■ **Source passage**
>> start

Review by Booklist Review
Since the early nineteenth century, Black bookstores have played a major role in community-building, political education, activism, and Black pride. Adams chronicles the courageous, determined, and tenacious people who ran legendary bookstores across the country. The desire of store owners to create spaces for Black education and growth has been countered by the determination of white politicians and publishers to snuff this out. David Ruggles, who started the first Black bookstore in 1834, was threatened with lynching and enslavement for selling abolitionist literature; his store was eventually torched. Black bookstores during the civil rights era were regularly surveilled by Hoover's FBI as "cultural centers for extremism." Under Nixon, the IRS hassled Black bookstores he deemed "ideological, militant, subversive, or radical organizations." Yet Black bookstores continued to respond to the needs of students, families, activists, and organizers. Despite overt racism, gentrification, and the online revolution, the Black bookstore will never vanish. As Maya Angelou observed: "Bookstores owned by African-American merchants have helped us to survive and thrive with some passion, some compassion, some humor and style."

>> end

■ **Records provided**
>> start

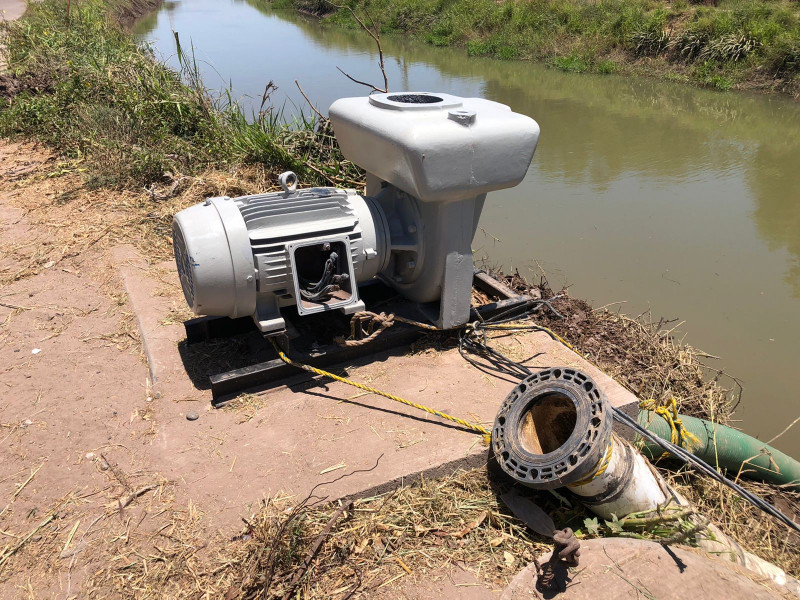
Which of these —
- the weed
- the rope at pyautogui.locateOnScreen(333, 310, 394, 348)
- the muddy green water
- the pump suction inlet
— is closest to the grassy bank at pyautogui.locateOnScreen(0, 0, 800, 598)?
the pump suction inlet

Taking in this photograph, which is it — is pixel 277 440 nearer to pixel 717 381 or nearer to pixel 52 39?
pixel 717 381

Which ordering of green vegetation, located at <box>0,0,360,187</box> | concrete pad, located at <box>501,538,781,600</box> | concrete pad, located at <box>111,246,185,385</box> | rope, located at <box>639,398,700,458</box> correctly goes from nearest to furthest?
concrete pad, located at <box>501,538,781,600</box> < rope, located at <box>639,398,700,458</box> < concrete pad, located at <box>111,246,185,385</box> < green vegetation, located at <box>0,0,360,187</box>

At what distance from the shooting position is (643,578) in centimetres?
190

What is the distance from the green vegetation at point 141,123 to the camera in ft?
18.0

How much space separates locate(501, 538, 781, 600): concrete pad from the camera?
1859mm

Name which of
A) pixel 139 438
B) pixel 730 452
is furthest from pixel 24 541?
pixel 730 452

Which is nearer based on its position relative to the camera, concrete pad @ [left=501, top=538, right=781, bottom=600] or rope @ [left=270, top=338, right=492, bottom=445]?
concrete pad @ [left=501, top=538, right=781, bottom=600]

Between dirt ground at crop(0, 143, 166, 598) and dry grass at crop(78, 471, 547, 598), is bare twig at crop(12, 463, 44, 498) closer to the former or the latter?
dirt ground at crop(0, 143, 166, 598)

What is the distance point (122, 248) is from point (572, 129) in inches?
286

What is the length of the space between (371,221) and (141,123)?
3994 mm

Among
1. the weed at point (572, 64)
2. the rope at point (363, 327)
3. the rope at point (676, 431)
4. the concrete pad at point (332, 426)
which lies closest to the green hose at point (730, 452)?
the rope at point (676, 431)

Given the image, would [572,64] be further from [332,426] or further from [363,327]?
[332,426]

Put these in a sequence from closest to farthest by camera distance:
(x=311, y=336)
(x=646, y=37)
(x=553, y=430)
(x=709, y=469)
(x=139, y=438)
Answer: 1. (x=709, y=469)
2. (x=553, y=430)
3. (x=139, y=438)
4. (x=311, y=336)
5. (x=646, y=37)

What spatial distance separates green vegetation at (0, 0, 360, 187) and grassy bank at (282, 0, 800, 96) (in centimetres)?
1003
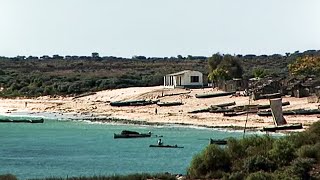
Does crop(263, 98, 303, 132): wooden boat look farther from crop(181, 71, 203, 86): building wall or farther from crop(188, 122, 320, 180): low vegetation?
crop(181, 71, 203, 86): building wall

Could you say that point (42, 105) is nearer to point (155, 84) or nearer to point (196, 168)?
point (155, 84)

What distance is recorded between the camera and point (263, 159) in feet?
94.0

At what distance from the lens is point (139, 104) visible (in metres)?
86.1

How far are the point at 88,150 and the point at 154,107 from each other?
3026 centimetres

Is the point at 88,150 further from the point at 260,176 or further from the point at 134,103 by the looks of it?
the point at 134,103

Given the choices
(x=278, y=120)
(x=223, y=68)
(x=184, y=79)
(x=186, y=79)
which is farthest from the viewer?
(x=223, y=68)

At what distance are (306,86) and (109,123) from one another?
62.2 ft

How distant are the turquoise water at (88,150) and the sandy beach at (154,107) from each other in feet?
12.7

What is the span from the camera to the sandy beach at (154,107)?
65.4 metres

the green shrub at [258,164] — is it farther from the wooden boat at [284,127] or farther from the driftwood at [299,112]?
the driftwood at [299,112]

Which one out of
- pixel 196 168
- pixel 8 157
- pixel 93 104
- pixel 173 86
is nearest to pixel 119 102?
pixel 93 104

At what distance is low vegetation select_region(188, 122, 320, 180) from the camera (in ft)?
90.6

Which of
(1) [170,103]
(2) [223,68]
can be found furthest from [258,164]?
(2) [223,68]

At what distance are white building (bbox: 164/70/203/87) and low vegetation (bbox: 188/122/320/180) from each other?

>> end

In the book review about Black bookstores, what year did David Ruggles start the first Black bookstore?

■ **Task solution**
1834